## DATASET RECORDS
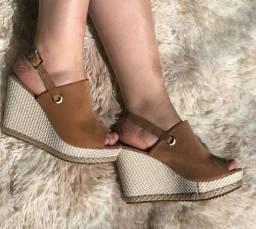 Sandálias de salto.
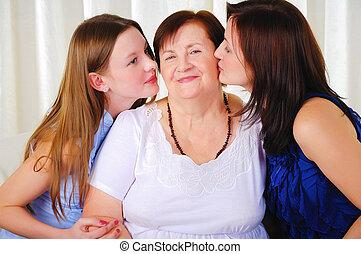 3世代, の, 女性, 一緒に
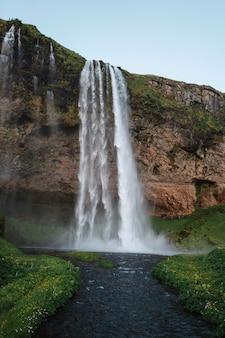 Vista da cachoeira seljalandsfoss na islândia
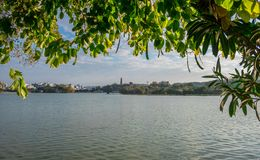 Un lago e un cielo fotografia stock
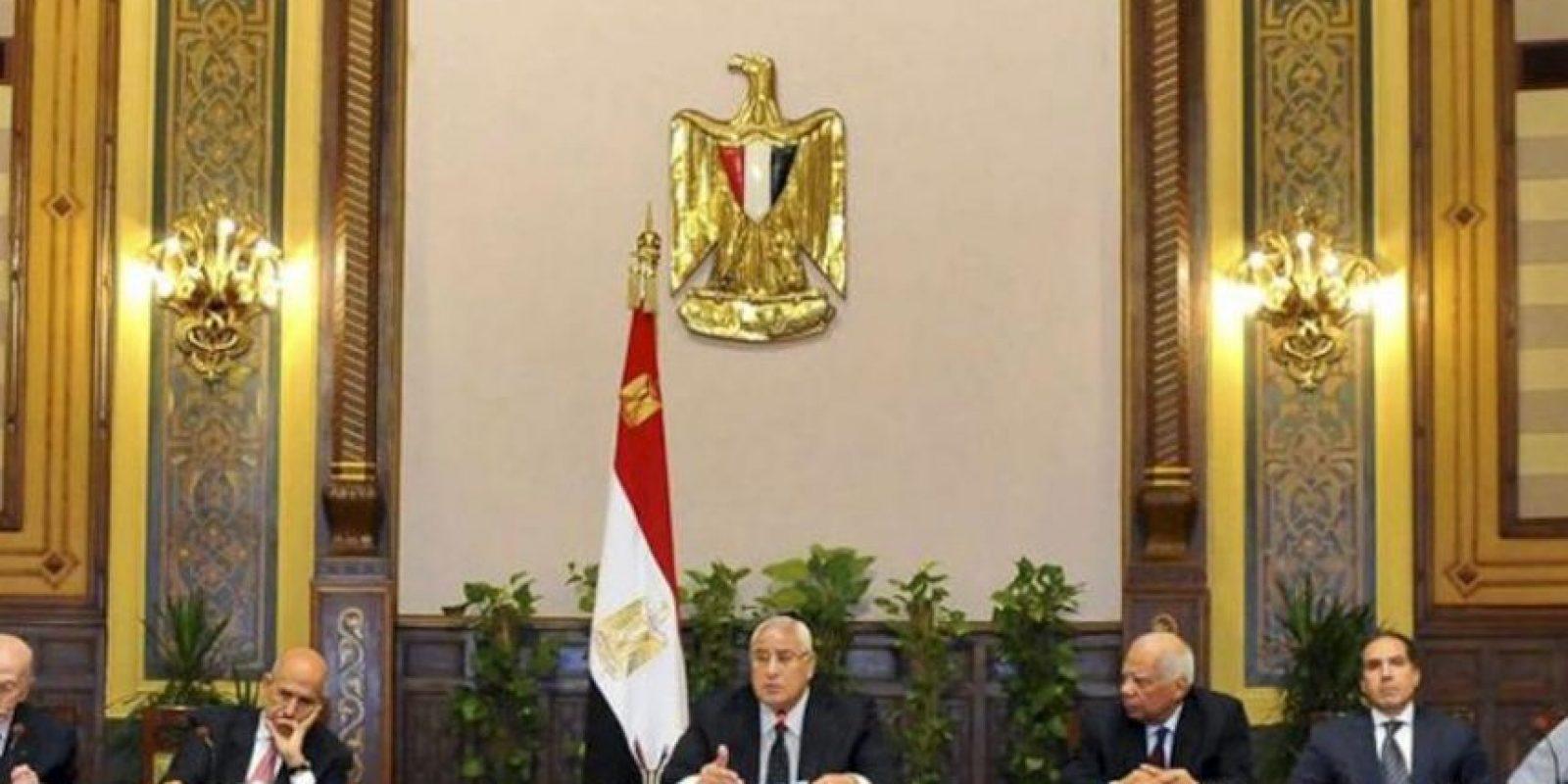 Fotografía facilitada por la Presidencia egipcia que muestra al presidente interino, Adli Mansur (3º izq), mientras preside la primera reunión para analizar el proceso de reconciliación nacional en El Cairo (Egipto) hoy, miércoles 24 de julio de 2013. EFE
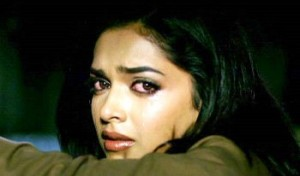 13sep Deepika Cry RamLeela 300x176 Deepika Padukone gets emotional as filming for Ram Leela draws to a close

## EXERCISE
Make an exact copy of the data above, pictures excluded.

## EXERCISE OUTPUT
 Sandálias de salto.
 3世代, の, 女性, 一緒に
 Vista da cachoeira seljalandsfoss na islândia
 Un lago e un cielo fotografia stock
 Fotografía facilitada por la Presidencia egipcia que muestra al presidente interino, Adli Mansur (3º izq), mientras preside la primera reunión para analizar el proceso de reconciliación nacional en El Cairo (Egipto) hoy, miércoles 24 de julio de 2013. EFE
 13sep Deepika Cry RamLeela 300x176 Deepika Padukone gets emotional as filming for Ram Leela draws to a close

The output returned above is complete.